◆ **Given exercise 1**
In the records below, change "time signature" to "meter" wherever it occurs, and leave everything else in the records as it is.

◆ **Reading passage**
***
Otto Georg Thierack (19 April 188926 October 1946) was a German Nazi jurist and politician.

Early life and career

Thierack was born in Wurzen in Saxony. He took part in the First World War from 1914 to 1918 as a volunteer, reaching the rank of lieutenant. He suffered a facial injury and was decorated with the Iron Cross, second class. After the war ended, he resumed his interrupted law studies and ended them in 1920 with his Assessor (junior lawyer) examination. In the same year, he was hired as a court Assessor in Saxony.

Joining the Nazi Party
On 1 August 1932, Thierack joined the Nazi Party. After the Nazis seized power in 1933, he managed within a very short time to rise high in the ranks from a prosecutor to President of the People's Court (Volksgerichtshof). The groundwork on which this rise was built was not merely that Thierack had been a Nazi Party member, but rather also that he had been leader of the National Socialist jurists' organization, the so-called Rechtswahrerbund.

Justice Minister of Saxony
On 12 May 1933, having been appointed Saxony's justice minister, it was Thierack's job to "nazify" justice, which was a part of the Nazis' Gleichschaltung (Coordination) that he had to put into practice in Saxony. After going through several mid-level professional posts, he became Vice President of the Reich Court in 1935 and in May 1936 President of the Volksgerichtshof, which had been newly founded in 1934. He held this job, interrupted as it was by two stints in the armed forces, until August 1942, when he was succeeded in the position by Roland Freisler. On 20 August 1942, he succeeded Hans Frank as President of the Academy for German Law.

Reich Minister of Justice

On 24 August 1942, Thierack assumed the office of Reich Minister of Justice. He introduced the monthly Richterbriefe in October 1942, in which were presented model – from the Nazi leaders' standpoint – decisions, with names left out, upon which German jurisprudence was to be based. He also introduced the so-called Vorschauen and Nachschauen ("previews" and "inspections"). After this, the higher state court presidents, in proceedings of public interest, had at least every two weeks to discuss with the public prosecutor's office and the State Court president – who had to pass this on the responsible criminal courts – how a case was to be judged before the court's decision.

When he became Reich Minister of Justice in August 1942, Thierack saw to it that the lengthy paperwork involved in clemency proceedings for those sentenced to death was greatly shortened. In September of that year, he caused all those in custody who were "Jews, Gypsies, Ukrainians, Poles sentenced to over three years, Czechs, or Germans serving a sentence of over eight years" to be classified as "asocial elements" and transferred to Reichsführer-SS Heinrich Himmler to be exterminated through work.
***
[Collected data entries]
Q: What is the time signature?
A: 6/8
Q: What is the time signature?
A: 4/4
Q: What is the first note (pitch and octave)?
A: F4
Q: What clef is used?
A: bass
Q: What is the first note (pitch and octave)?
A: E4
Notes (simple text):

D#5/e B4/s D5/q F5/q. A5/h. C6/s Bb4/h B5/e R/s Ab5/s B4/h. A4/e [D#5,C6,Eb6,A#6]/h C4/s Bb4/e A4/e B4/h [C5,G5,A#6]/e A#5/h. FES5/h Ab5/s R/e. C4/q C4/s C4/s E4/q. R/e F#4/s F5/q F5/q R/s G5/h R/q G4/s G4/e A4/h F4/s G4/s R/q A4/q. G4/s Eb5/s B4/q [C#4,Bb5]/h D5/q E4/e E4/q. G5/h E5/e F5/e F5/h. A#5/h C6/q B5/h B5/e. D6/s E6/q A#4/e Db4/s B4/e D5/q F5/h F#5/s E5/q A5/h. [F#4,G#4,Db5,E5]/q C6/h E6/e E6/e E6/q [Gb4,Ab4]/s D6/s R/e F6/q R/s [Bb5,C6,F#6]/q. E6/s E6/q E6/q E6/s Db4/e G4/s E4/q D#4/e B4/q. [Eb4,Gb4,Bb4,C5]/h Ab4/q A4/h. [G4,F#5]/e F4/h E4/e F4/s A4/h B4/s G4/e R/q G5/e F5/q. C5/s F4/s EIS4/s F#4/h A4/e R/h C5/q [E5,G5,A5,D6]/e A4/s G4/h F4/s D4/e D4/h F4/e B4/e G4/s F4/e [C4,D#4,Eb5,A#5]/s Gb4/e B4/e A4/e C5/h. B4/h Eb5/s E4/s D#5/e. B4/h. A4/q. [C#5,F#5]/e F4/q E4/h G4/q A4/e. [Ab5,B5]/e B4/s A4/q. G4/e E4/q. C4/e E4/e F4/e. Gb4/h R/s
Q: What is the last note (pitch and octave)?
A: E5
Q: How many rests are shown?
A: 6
***
◆ **Given exercise 2**
According to the text on Otto Georg Thierack above, on what date did he join the Nazi Party?

◆ **Expected answer 1**
Q: What is the meter?
A: 6/8
Q: What is the meter?
A: 4/4
Q: What is the first note (pitch and octave)?
A: F4
Q: What clef is used?
A: bass
Q: What is the first note (pitch and octave)?
A: E4
Notes (simple text):

D#5/e B4/s D5/q F5/q. A5/h. C6/s Bb4/h B5/e R/s Ab5/s B4/h. A4/e [D#5,C6,Eb6,A#6]/h C4/s Bb4/e A4/e B4/h [C5,G5,A#6]/e A#5/h. FES5/h Ab5/s R/e. C4/q C4/s C4/s E4/q. R/e F#4/s F5/q F5/q R/s G5/h R/q G4/s G4/e A4/h F4/s G4/s R/q A4/q. G4/s Eb5/s B4/q [C#4,Bb5]/h D5/q E4/e E4/q. G5/h E5/e F5/e F5/h. A#5/h C6/q B5/h B5/e. D6/s E6/q A#4/e Db4/s B4/e D5/q F5/h F#5/s E5/q A5/h. [F#4,G#4,Db5,E5]/q C6/h E6/e E6/e E6/q [Gb4,Ab4]/s D6/s R/e F6/q R/s [Bb5,C6,F#6]/q. E6/s E6/q E6/q E6/s Db4/e G4/s E4/q D#4/e B4/q. [Eb4,Gb4,Bb4,C5]/h Ab4/q A4/h. [G4,F#5]/e F4/h E4/e F4/s A4/h B4/s G4/e R/q G5/e F5/q. C5/s F4/s EIS4/s F#4/h A4/e R/h C5/q [E5,G5,A5,D6]/e A4/s G4/h F4/s D4/e D4/h F4/e B4/e G4/s F4/e [C4,D#4,Eb5,A#5]/s Gb4/e B4/e A4/e C5/h. B4/h Eb5/s E4/s D#5/e. B4/h. A4/q. [C#5,F#5]/e F4/q E4/h G4/q A4/e. [Ab5,B5]/e B4/s A4/q. G4/e E4/q. C4/e E4/e F4/e. Gb4/h R/s
Q: What is the last note (pitch and octave)?
A: E5
Q: How many rests are shown?
A: 6

◆ **Expected answer 2**
1 August 1932.